## What to work on
Format every line of the items below as a numbered list, omitting blank lines. Do not include the pictures in your answer.

## Available data
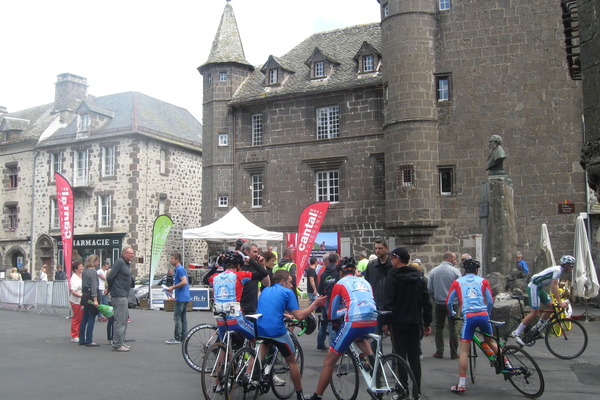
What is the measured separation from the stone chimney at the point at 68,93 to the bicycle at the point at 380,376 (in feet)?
123

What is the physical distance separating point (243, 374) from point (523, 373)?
3.60m

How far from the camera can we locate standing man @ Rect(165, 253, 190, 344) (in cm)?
1216

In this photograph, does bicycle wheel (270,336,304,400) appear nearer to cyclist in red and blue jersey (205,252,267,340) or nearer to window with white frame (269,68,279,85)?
cyclist in red and blue jersey (205,252,267,340)

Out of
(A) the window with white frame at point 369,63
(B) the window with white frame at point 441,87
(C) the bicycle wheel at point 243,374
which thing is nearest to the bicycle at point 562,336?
(C) the bicycle wheel at point 243,374

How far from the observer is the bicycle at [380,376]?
22.2ft

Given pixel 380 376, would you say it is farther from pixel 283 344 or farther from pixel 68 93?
pixel 68 93

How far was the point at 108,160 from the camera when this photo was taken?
3619 cm

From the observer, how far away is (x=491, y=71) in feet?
76.0

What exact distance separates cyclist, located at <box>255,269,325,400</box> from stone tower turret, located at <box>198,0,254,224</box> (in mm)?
22653

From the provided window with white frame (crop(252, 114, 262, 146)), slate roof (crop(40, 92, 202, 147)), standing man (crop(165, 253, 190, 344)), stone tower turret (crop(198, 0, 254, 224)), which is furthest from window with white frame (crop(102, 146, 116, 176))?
standing man (crop(165, 253, 190, 344))

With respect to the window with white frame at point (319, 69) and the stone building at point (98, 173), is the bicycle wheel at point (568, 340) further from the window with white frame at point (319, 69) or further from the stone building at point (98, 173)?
the stone building at point (98, 173)

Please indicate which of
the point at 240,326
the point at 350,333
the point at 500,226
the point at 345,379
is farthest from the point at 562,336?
the point at 240,326

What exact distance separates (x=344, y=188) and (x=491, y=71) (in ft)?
26.7

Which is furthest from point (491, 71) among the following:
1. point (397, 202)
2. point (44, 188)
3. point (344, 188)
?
point (44, 188)
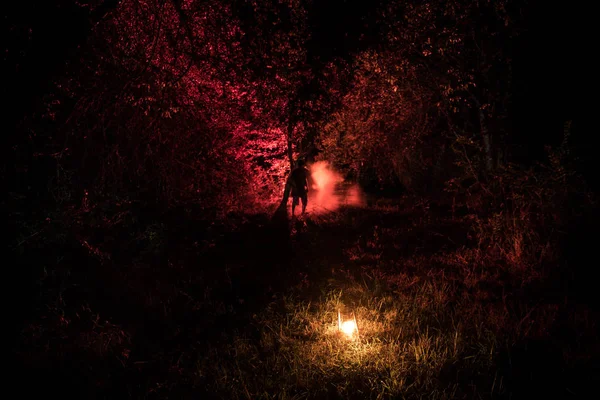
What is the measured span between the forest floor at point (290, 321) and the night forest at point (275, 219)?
32 mm

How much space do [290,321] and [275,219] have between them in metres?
7.05

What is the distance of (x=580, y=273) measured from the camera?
5.98 metres

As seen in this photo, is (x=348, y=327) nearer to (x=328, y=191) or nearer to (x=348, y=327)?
(x=348, y=327)

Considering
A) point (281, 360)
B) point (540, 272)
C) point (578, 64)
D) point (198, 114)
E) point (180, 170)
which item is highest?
point (578, 64)

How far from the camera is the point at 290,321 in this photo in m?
4.98

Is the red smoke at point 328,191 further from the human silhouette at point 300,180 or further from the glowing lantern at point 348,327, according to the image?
the glowing lantern at point 348,327

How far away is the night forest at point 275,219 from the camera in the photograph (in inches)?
154

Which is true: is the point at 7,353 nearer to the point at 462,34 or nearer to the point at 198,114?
the point at 198,114

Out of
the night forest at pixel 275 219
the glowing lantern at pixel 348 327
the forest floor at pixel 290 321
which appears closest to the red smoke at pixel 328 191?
the night forest at pixel 275 219

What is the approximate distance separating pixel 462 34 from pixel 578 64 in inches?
203

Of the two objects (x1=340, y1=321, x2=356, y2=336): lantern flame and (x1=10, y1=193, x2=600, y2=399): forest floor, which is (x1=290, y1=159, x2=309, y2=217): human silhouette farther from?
(x1=340, y1=321, x2=356, y2=336): lantern flame

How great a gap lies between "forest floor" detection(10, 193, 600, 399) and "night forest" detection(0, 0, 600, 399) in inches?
1.3

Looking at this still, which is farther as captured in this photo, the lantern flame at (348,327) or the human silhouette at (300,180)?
the human silhouette at (300,180)

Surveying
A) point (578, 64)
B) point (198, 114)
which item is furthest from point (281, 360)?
point (578, 64)
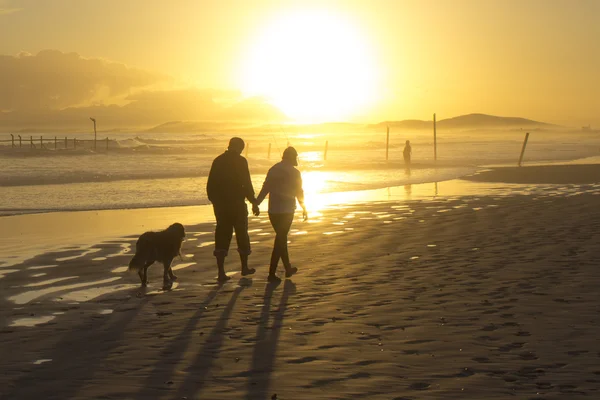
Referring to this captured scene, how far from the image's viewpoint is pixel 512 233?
14742 millimetres

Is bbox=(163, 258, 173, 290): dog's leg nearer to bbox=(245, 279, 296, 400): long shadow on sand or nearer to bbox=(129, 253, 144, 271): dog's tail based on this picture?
bbox=(129, 253, 144, 271): dog's tail

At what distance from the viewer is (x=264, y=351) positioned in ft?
22.5

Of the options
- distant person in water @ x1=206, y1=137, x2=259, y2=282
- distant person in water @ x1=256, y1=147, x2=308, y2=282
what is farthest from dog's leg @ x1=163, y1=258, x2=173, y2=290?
distant person in water @ x1=256, y1=147, x2=308, y2=282

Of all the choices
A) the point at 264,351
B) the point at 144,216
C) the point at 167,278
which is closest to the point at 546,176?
the point at 144,216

## Expected output
1. What is the measured separation from the stone chimney at the point at 68,93 to the bicycle at the point at 380,376 (in feet)?
2. 123
3. What is the physical distance separating point (243, 374) from point (523, 373)?
4. 3.60m
5. How far from the camera can we locate standing man @ Rect(165, 253, 190, 344) (in cm)?
6. 1216
7. In this photograph, does bicycle wheel (270,336,304,400) appear nearer to cyclist in red and blue jersey (205,252,267,340) or nearer to window with white frame (269,68,279,85)?
8. cyclist in red and blue jersey (205,252,267,340)
9. Out of
10. (A) the window with white frame at point 369,63
11. (B) the window with white frame at point 441,87
12. (C) the bicycle wheel at point 243,374
13. which thing is nearest to the bicycle at point 562,336?
14. (C) the bicycle wheel at point 243,374
15. How far from the observer is the bicycle at [380,376]?
16. 22.2ft
17. Given pixel 380 376, would you say it is farther from pixel 283 344 or farther from pixel 68 93?
18. pixel 68 93
19. How far was the point at 108,160 from the camera when this photo was taken?
20. 3619 cm
21. From the observer, how far away is (x=491, y=71) in feet?
22. 76.0
23. What exact distance separates cyclist, located at <box>255,269,325,400</box> from stone tower turret, located at <box>198,0,254,224</box> (in mm)?
24. 22653
25. From the provided window with white frame (crop(252, 114, 262, 146)), slate roof (crop(40, 92, 202, 147)), standing man (crop(165, 253, 190, 344)), stone tower turret (crop(198, 0, 254, 224)), which is furthest from window with white frame (crop(102, 146, 116, 176))?
26. standing man (crop(165, 253, 190, 344))
27. With respect to the window with white frame at point (319, 69) and the stone building at point (98, 173), is the bicycle wheel at point (568, 340) further from the window with white frame at point (319, 69) or further from the stone building at point (98, 173)?
28. the stone building at point (98, 173)
29. Please indicate which of
30. the point at 240,326
31. the point at 350,333
32. the point at 500,226
33. the point at 345,379
34. is farthest from the point at 562,336?
35. the point at 240,326
36. What exact distance separates (x=344, y=188) and (x=491, y=71) (in ft)?
37. 26.7
38. Which is furthest from point (491, 71) among the following:
39. 1. point (397, 202)
40. 2. point (44, 188)
41. 3. point (344, 188)
42. ?
43. point (44, 188)
44. What is the measured span between the forest floor at point (290, 321) and the night forest at point (275, 219)?
45. 32 mm
46. How much space do [290,321] and [275,219] have between them in metres?
47. 7.05
48. What is the distance of (x=580, y=273) measured from the camera?
49. 5.98 metres
50. As seen in this photo, is (x=348, y=327) nearer to (x=328, y=191) or nearer to (x=348, y=327)?
51. (x=348, y=327)
52. Considering
53. A) point (281, 360)
54. B) point (540, 272)
55. C) point (578, 64)
56. D) point (198, 114)
57. E) point (180, 170)
58. which item is highest?
59. point (578, 64)
60. How far from the camera is the point at 290,321 in this photo in m?
61. 4.98
62. Is the red smoke at point 328,191 further from the human silhouette at point 300,180 or further from the glowing lantern at point 348,327, according to the image?
63. the glowing lantern at point 348,327
64. How far away is the night forest at point 275,219 from the camera in the photograph (in inches)?
65. 154
66. Which is true: is the point at 7,353 nearer to the point at 462,34 or nearer to the point at 198,114?
67. the point at 198,114
68. Out of
69. the night forest at pixel 275 219
70. the glowing lantern at pixel 348 327
71. the forest floor at pixel 290 321
72. which appears closest to the red smoke at pixel 328 191?
73. the night forest at pixel 275 219
74. What is the approximate distance separating pixel 462 34 from pixel 578 64 in inches?
75. 203
76. Of the two objects (x1=340, y1=321, x2=356, y2=336): lantern flame and (x1=10, y1=193, x2=600, y2=399): forest floor, which is (x1=290, y1=159, x2=309, y2=217): human silhouette farther from?
77. (x1=340, y1=321, x2=356, y2=336): lantern flame
78. How great a gap lies between "forest floor" detection(10, 193, 600, 399) and "night forest" detection(0, 0, 600, 399) in inches?
79. 1.3
80. Looking at this still, which is farther as captured in this photo, the lantern flame at (348,327) or the human silhouette at (300,180)?
81. the human silhouette at (300,180)
82. Surveying
83. A) point (578, 64)
84. B) point (198, 114)
85. which item is furthest from point (281, 360)?
86. point (578, 64)
87. Referring to this captured scene, how far from the image's viewpoint is pixel 512 233?
88. 14742 millimetres
89. Is bbox=(163, 258, 173, 290): dog's leg nearer to bbox=(245, 279, 296, 400): long shadow on sand or nearer to bbox=(129, 253, 144, 271): dog's tail based on this picture?
90. bbox=(129, 253, 144, 271): dog's tail
91. At what distance from the viewer is (x=264, y=351) positioned in ft?
92. 22.5
93. Of the options
94. - distant person in water @ x1=206, y1=137, x2=259, y2=282
95. - distant person in water @ x1=256, y1=147, x2=308, y2=282
96. what is farthest from dog's leg @ x1=163, y1=258, x2=173, y2=290?
97. distant person in water @ x1=256, y1=147, x2=308, y2=282
98. Of all the choices
99. A) the point at 264,351
100. B) the point at 144,216
101. C) the point at 167,278
102. which is closest to the point at 546,176?
103. the point at 144,216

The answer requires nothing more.